If the drug and physical therapy is of no use or if the arthrosis is too advanced, the only therapeutic approach is surgery. Among the smaller measures are arthroscopy, the mirroring of the joint. Here, keyhole surgical changes to the cartilage can be corrected.

If the damage cannot be repaired by arthroscopy, artificial joints can help. This usually involves removing parts of the joint or the entire joint and replacing it with an artificial joint. In the meantime, this procedure has become a routine procedure in Germany.

After the operation, physical rehabilitation measures lasting for weeks or months must be followed, so that the patient learns movements again and a corresponding muscle build-up can take place. There are newer approaches that focus primarily on the destroyed joint cartilage. For example, it is possible to remove parts of the undamaged cartilage of the joint and insert them in the place that is already destroyed.

This is done at the open joint. The cartilage must then grow and take over the tasks of the destroyed cartilage. There are also approaches to remove healthy cartilage and grow it outside the body.

Afterwards, this cartilage is also reinserted into the destroyed cartilage site. However, the prerequisite for these two procedures is that only the cartilage of the joint is destroyed and the joint surface is still intact. Other modern approaches to arthrosis treatment concern daily food intake.

It is assumed that overacidification of the body is partly to blame for the formation of arthrosis and supports the progress of joint degeneration. Another possibility for the treatment of arthrosis is the use of homeopathic remedies. – Skiing

  • Tennis
  • Climbing
  • Football etc.
  • Running or light jogging
  • And crawl swimming
  • Crosstrainer /Ergomerter
  • Cycling

Arthrosis is the most common joint disease in Germany. The cause of arthrosis is in most cases an incorrect load, which is caused by a lack of exercise or extreme sports. This is followed by degenerative changes in the corresponding joint.

At first, the joint cartilage becomes thinner, small holes are created and become increasingly larger. Finally, the two joint surfaces rub against each other unhindered, which leads to the well-known movement-related pain. In the further course of time, the bone of the joint surfaces also wears out.

As soon as pain occurs, a doctor is usually consulted. The doctor first tries to find out from the patient’s medical history what could be the cause of the pain. Based on the joints frequently affected by osteoarthritis, the suspected diagnosis can be made at an early stage.

In most cases, osteoarthritis occurs in joints that are under particular strain. These include the knee joint, the hip joint, the shoulder joint and the finger joints. The physical examination shows whether it is an inflammation (overheated swollen painful joints).
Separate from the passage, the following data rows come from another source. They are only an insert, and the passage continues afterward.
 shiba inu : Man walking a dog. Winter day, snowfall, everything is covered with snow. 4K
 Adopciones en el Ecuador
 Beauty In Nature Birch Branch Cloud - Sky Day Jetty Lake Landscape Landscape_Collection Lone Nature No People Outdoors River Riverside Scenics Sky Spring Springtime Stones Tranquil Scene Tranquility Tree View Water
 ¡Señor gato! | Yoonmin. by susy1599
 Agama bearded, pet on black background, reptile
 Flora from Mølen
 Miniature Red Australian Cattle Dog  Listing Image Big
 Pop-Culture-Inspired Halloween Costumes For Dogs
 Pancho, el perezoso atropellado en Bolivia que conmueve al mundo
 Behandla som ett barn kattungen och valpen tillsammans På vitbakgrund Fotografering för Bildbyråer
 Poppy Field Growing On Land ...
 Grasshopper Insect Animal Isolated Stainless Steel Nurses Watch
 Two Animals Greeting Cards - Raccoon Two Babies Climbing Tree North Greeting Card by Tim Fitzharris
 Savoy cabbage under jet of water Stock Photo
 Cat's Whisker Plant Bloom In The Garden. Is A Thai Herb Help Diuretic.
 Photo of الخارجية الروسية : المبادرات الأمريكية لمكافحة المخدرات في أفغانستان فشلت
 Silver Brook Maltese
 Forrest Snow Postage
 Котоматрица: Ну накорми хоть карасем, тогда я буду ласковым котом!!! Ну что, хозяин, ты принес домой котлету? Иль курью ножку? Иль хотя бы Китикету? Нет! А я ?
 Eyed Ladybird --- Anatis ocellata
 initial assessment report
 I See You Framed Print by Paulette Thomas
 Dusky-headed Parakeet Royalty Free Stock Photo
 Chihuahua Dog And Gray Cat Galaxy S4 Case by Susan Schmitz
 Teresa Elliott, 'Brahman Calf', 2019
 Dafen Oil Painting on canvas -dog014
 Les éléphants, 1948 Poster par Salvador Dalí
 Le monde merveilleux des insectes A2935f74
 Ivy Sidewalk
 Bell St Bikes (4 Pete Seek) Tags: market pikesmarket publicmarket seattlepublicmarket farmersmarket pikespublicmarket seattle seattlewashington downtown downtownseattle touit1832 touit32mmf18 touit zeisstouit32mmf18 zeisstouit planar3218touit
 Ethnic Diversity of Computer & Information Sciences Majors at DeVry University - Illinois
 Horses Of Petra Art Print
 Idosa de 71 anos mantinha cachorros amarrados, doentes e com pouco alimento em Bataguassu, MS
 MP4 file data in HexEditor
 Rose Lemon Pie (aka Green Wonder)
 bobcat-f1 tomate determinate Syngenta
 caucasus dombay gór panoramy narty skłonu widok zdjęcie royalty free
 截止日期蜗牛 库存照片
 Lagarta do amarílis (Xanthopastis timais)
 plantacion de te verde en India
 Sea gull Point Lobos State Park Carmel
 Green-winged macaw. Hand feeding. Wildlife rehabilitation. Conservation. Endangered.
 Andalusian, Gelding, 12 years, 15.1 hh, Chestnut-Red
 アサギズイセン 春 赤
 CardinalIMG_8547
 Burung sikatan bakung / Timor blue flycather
However, it is only during an operation on the open joint that it is possible to see for certain how severely a joint has degenerated. A diet alone cannot prevent or cure osteoarthritis. However, the importance of regular acidification through diet has recently become more and more important.

Osteoarthritis is much more common in western countries than in developing countries, although it can be assumed that the work performed by the population in developing countries places a much greater strain on the joints than in western countries. It is therefore assumed that the combination of a lack of exercise and sudden overloading (extreme sport) is one of the main factors for arthrosis. Furthermore, incorrect loading (too frequent and incorrect sitting and moving) is considered to be one of the main causes of arthrosis.